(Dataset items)
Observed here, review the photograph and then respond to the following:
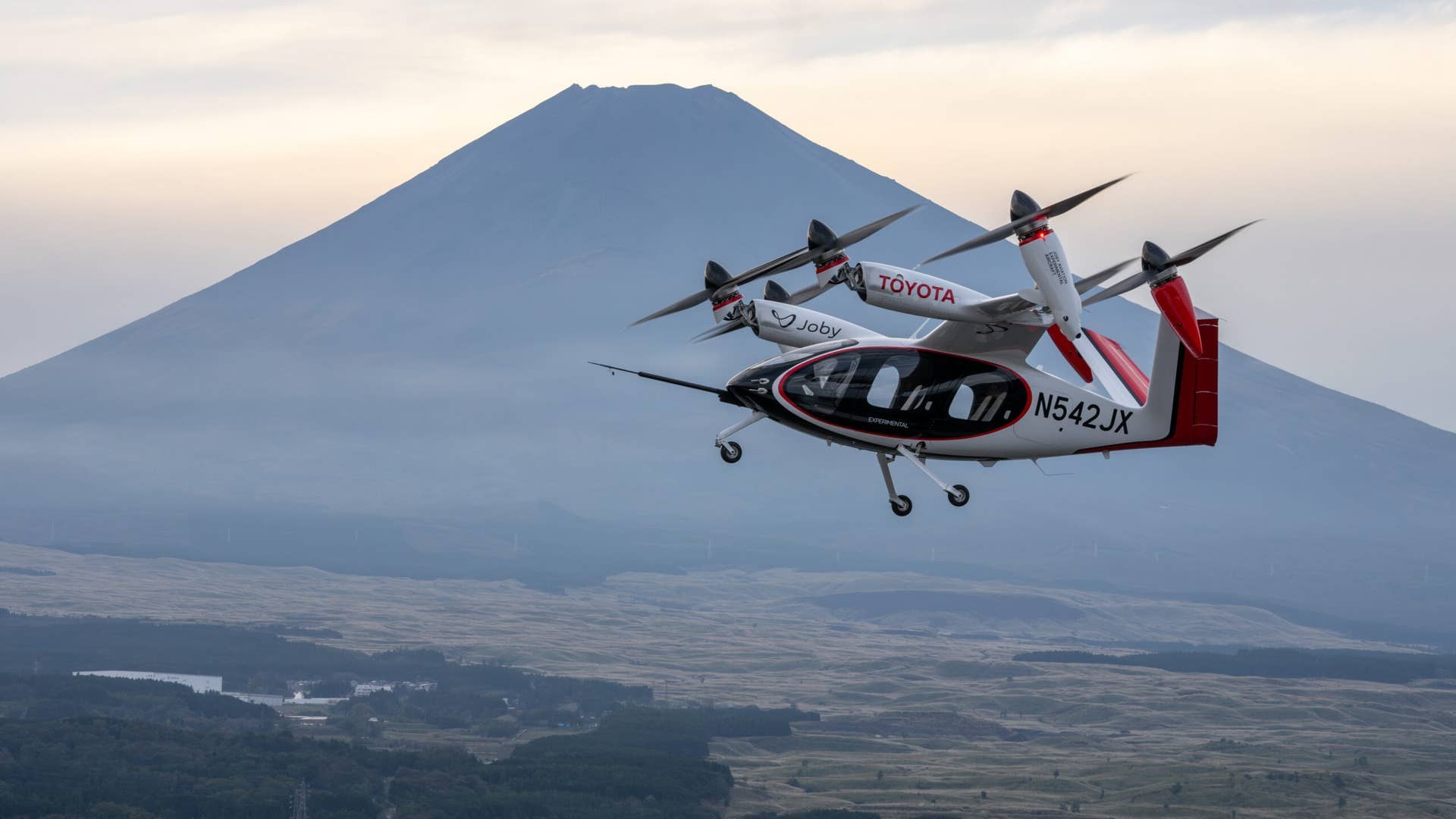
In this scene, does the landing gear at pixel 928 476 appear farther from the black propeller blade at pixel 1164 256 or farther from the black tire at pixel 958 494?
the black propeller blade at pixel 1164 256

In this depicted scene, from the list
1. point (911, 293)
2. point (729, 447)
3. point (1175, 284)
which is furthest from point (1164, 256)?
point (729, 447)

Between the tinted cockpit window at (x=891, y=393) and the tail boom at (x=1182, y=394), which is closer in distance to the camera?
the tinted cockpit window at (x=891, y=393)

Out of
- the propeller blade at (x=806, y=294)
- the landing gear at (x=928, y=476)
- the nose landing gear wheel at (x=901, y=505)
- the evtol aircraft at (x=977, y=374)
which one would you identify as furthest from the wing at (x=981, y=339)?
the nose landing gear wheel at (x=901, y=505)

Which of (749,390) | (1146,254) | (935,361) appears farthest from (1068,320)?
(749,390)

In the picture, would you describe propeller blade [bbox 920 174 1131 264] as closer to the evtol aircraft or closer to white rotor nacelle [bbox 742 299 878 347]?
the evtol aircraft

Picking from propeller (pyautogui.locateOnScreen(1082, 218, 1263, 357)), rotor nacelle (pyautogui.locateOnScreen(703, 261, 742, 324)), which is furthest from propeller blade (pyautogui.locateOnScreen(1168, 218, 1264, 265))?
rotor nacelle (pyautogui.locateOnScreen(703, 261, 742, 324))

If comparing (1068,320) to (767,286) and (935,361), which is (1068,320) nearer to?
(935,361)
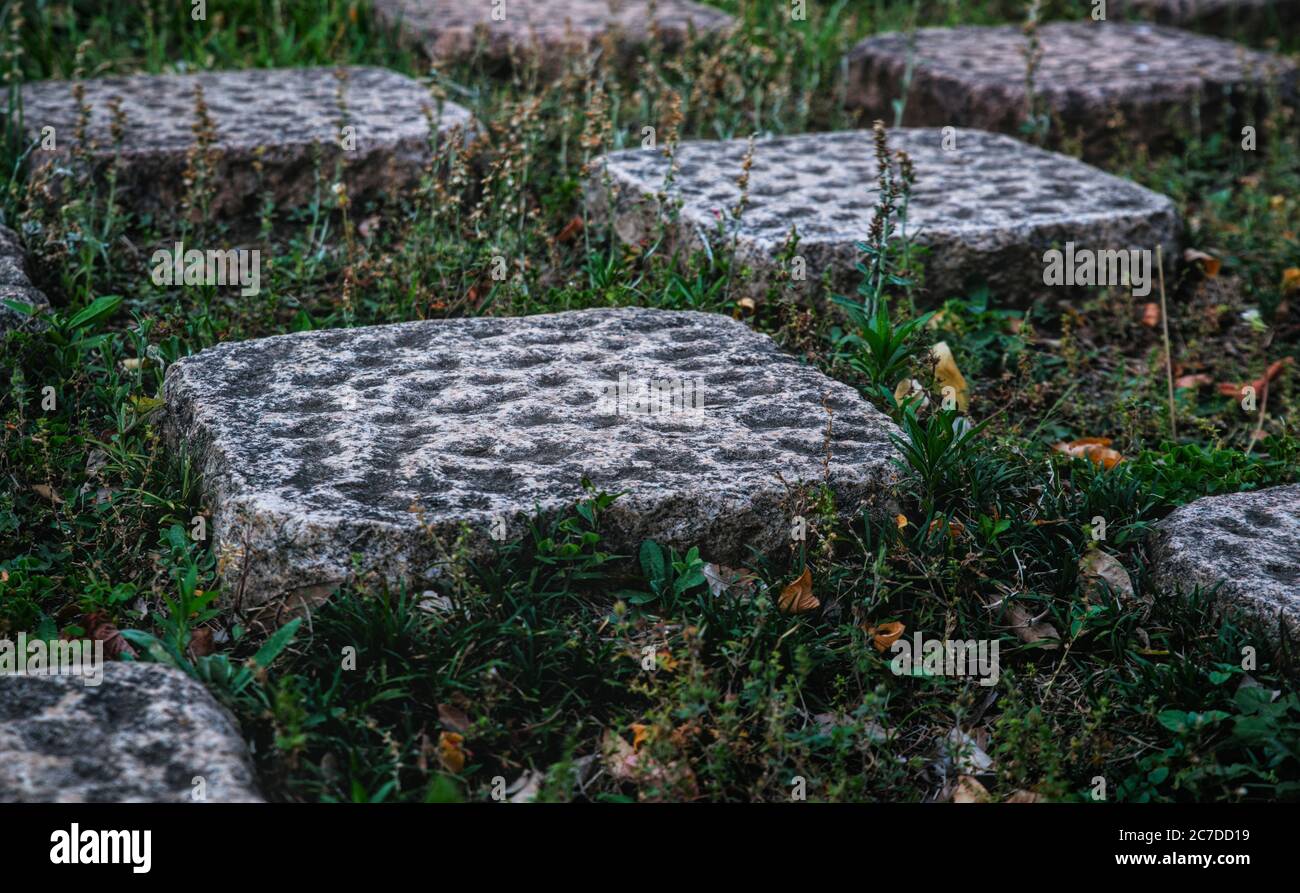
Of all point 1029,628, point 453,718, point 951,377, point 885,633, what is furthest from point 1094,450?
point 453,718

Task
Recast the data as a numbered list, beginning at the line that contains "Which of (749,390)" and continuing through the end of the data. Omit blank lines and leave the picture out of the answer.

Complete answer
1. Which of (749,390) | (1146,254) | (935,361) appears farthest from (1068,320)?
2. (749,390)
3. In the picture, would you describe propeller blade [bbox 920 174 1131 264] as closer to the evtol aircraft or closer to white rotor nacelle [bbox 742 299 878 347]?
4. the evtol aircraft
5. Picking from propeller (pyautogui.locateOnScreen(1082, 218, 1263, 357)), rotor nacelle (pyautogui.locateOnScreen(703, 261, 742, 324)), which is furthest from propeller blade (pyautogui.locateOnScreen(1168, 218, 1264, 265))?
6. rotor nacelle (pyautogui.locateOnScreen(703, 261, 742, 324))
7. If comparing (1068,320) to (767,286) and (935,361), which is (1068,320) nearer to?
8. (935,361)
9. Of all point 1029,628, point 453,718, point 951,377, point 885,633, what is furthest from point 1094,450?
10. point 453,718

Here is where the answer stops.